Indian telescope AstroSat measures star in Taurus constellation, says ISRO"AstroSat accomplished the difficult task of measuring X-ray polarisation of Crab pulsar in the Taurus constellation during 18-months of its study for the first time," said ISRO.
India's multi-wavelength space telescope AstroSat had measured the X-ray polarisation of the Crab pulsar (star) in the Taurus constellation, said space agency ISRO.
"AstroSat accomplished the difficult task of measuring X-ray polarisation of Crab pulsar in the Taurus constellation during 18-months of its study for the first time," said the Indian Space Research Organisation (ISRO) in a statement on Monday.
ISRO launched its first dedicated space observatory AstroSat on a Polar Satellite Launch Vehicle (rocket) on September 28, 2015, from its spaceport at Sriharikota in Andhra Pradesh.
"The telescope measured the variations of polarisation as the magetised object (pulsar) spins 30 times per second," said the statement quoting from a paper published in "Nature Astronomy" journal.
A pulsar is a rotating neutron star or white dwarf, which emits electromagnetic radiation. Neutron stars and black holes are examples of such objects.
Taurus is the second astrological sign in the present zodiac. It spans the 30-60th degree of the zodiac.
The landmark measurement by the satellite's CZT (Cadmium-Zinc-Telluride) imaging instrument challenges theories of high energy X-ray emission from pulsars.
"Indian scientists using data from the CZT Imager have performed the most sensitive measurement of X-ray polarisation of the Crab pulsar, the rotating neutron star which is the main energy source of the nebula," the scientific paper pointed out.
The 1,513 kg space observatory built at a cost of Rs 180 crore has five scientific instruments to study celestial objects in the universe for the first time at optical, ultraviolet and x-ray wavebands simultaneously. The instruments are a soft x-ray telescope, an ultraviolet imaging telescope, an imager and a scanning sky monitor.
"The universe is home to many such exotic objects with conditions quite different from the Earth. It is essential to study them to ensure our predictions describe what goes on in and around them.
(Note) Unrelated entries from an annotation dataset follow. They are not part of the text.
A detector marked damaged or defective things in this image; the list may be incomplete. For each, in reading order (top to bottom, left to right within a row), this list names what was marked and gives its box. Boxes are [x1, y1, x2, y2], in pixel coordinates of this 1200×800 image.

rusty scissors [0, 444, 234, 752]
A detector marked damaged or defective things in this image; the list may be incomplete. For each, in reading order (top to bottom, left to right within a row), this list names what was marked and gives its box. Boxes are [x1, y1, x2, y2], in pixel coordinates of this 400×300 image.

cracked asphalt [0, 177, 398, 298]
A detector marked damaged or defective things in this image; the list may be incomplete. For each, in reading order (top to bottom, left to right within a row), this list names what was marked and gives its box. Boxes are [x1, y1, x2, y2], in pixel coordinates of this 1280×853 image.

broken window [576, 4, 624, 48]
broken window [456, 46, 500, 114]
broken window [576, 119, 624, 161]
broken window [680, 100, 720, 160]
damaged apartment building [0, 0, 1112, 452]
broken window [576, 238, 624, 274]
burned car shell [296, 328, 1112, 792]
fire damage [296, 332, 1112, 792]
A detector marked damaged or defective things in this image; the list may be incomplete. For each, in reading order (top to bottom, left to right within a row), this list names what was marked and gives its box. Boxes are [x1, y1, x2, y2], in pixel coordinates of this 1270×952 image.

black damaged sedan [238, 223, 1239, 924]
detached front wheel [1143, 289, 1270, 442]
They are less than a few tens of km but have masses more than that of the Sun and are known as compact objects," noted the statement.
X-ray polarisation measurement is so difficult that so far the measurement obtained worldwide is for the pulsar in the Crab Nebula - the ghostly remains of a massive stellar explosion known as supernova, observed in 1054 AD.
With mass condensed in a small volume, the pulsars possess strong gravitational and magnetic fields, both trillion times that on the Earth. They are also sources of intense X-ray radiation, electromagnetic waves similar to light but have ten to hundred thousand times higher energy, which carries vital clues to understand them as well as the physical processes responsible for the radiation.
Astronomers have studied properties of this radiation to make a picture of compact objects and their surroundings.
"The idea of using CZT Imager for X-ray polarisation measurement has been around for a while, but this is the first time the idea was tested on ground before launch and then employed in space. This makes our measurements credible," said ISRO's Ahmedabad-Physical Research Laboratory (PRL) Professor Santosh Vadawale in the paper.
Another feature of the measurements is the study of polarisation properties at different rotation phases of the pulsar, which has not been done so far, reiterated Vadawale, lead author of the paper and part of the CZT Imager team.
According to Mumbai-based Tata Institute of Fundamental Research (TIFR) Professor and Imager's principal investigator A.R. Rao, the team had to observe the Crab pulsar many times and combine data of months given its small rotation period.
"To get the micro-second accuracy for combining the data, the AstroSat team sought help from one of the world's best radio telescopes - the Indian Giant Meter-wave Radio Telescope (GMRT), at Khodad near Pune.
Professor Bhal Chandra Joshi and a team from NCRA, Pune, monitored the radio pulsations from Crab with GMRT and Ooty radio telescope, corrected anomalies and provided accurate ephemeris to the imager.
The CZT-Imager was built by a consortium of Indian academic and research institutes, including ISRO's Vikram Sarabhai Space Centre at Thiruvananthapuram and the Satellite Application Centre in Bengaluru, the Inter-University Centre for Astronomy and Astrophysics (IUCAA) at Pune and the Space Application Centre at Ahmedabad.
PRL provided the polarisation detection algorithm and ground calibration.